------ Texto para leer

EL ENORME DESAFIO DE ORDENAR EL TERRITORIO


El Norte de Castilla, 27 de Marzo de 2001


Cuando a comienzos de 1963 el gobierno de Francia decidió crear la Delégation pour l'Aménagement du Territoire et l'Action Régionale - la célebre DATAR, cuyas oficinas se abren, recoletas pero solemnes, a la sombra de la Torre Eiffel - , el Presidente de la República justificó la decisión porque entendía que con dicha iniciativa se trataba de cumplir "una ardiente obligación". Con tan enfática expresión, el gran hombre de Estado que fue Charles de Gaulle no hacía sino presentar ante la sociedad francesa el alcance de ese gran compromiso que siempre ha existido en el vecino país por la Ordenación del Territorio, como política de vertebración y confluencia de intereses al servicio de unos objetivos claramente definidos por el consenso entre las instituciones. De ahí que, con sus luces y sus sombras, esta forma de entender las relaciones del poder con la sociedad y el espacio haya sido sin lugar a dudas uno de los principales instrumentos de la imagen de calidad, prestigio e integración que el "hexágono" francés ha logrado ofrecer de sí mismo; una imagen que es al tiempo reflejo permanente del gran pacto de Estado sobre el territorio, que, desde la puesta en marcha de la DATAR hasta la Ley de 1995, se ha mantenido robusto frente a los cambios, a las alternancias y a las vicisitudes políticas de toda índole.


Hasta qué punto la ausencia en España de un mecanismo de estas características, aunque obviamente adaptado a las peculiaridades del modelo autonómico, ha supuesto un obstáculo para la superación de problemas territoriales y ambientales arraigados en el tiempo y todavía irresueltos, es algo sobre lo que tal vez conviniera reflexionar con la mirada puesta en la voluntad de alcanzar políticas de coordinación en estas materias entre las diferentes regiones españolas. Mientras esto no suceda, y al amparo del reconocimiento que en este sentido debiera otorgarse al Senado como escenario de encuentro y compromiso para una verdadera integración de las distintas perspectivas que convergen en el Estado, los problemas estarán a la orden del día, los agravios surgirán inevitablemente y persistirá, acentuándose incluso, la imagen de esa "España invertebrada" que tan bien definiera Ortega.

------------
------ Información proporcionada

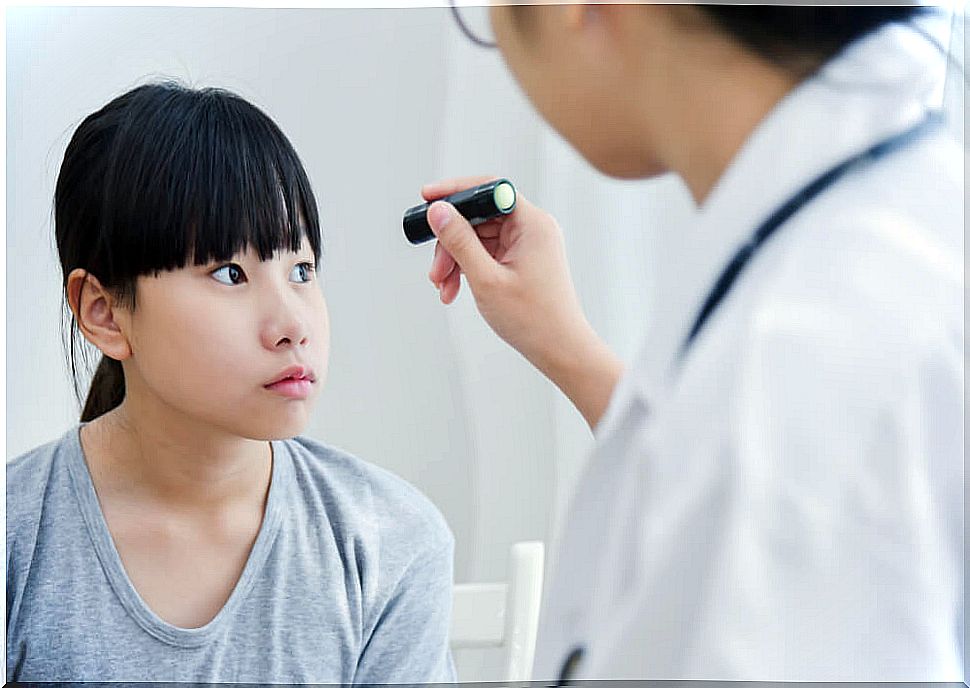 Girl at the ophthalmologist's office to rule out childhood glaucoma.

------------

Cita textualmente el fragmento del artículo sobre la ordenación del territorio que va desde "Hasta qué punto" hasta "bien definiera Ortega.".

**Respuesta del ejercicio**
Hasta qué punto la ausencia en España de un mecanismo de estas características, aunque obviamente adaptado a las peculiaridades del modelo autonómico, ha supuesto un obstáculo para la superación de problemas territoriales y ambientales arraigados en el tiempo y todavía irresueltos, es algo sobre lo que tal vez conviniera reflexionar con la mirada puesta en la voluntad de alcanzar políticas de coordinación en estas materias entre las diferentes regiones españolas. Mientras esto no suceda, y al amparo del reconocimiento que en este sentido debiera otorgarse al Senado como escenario de encuentro y compromiso para una verdadera integración de las distintas perspectivas que convergen en el Estado, los problemas estarán a la orden del día, los agravios surgirán inevitablemente y persistirá, acentuándose incluso, la imagen de esa "España invertebrada" que tan bien definiera Ortega.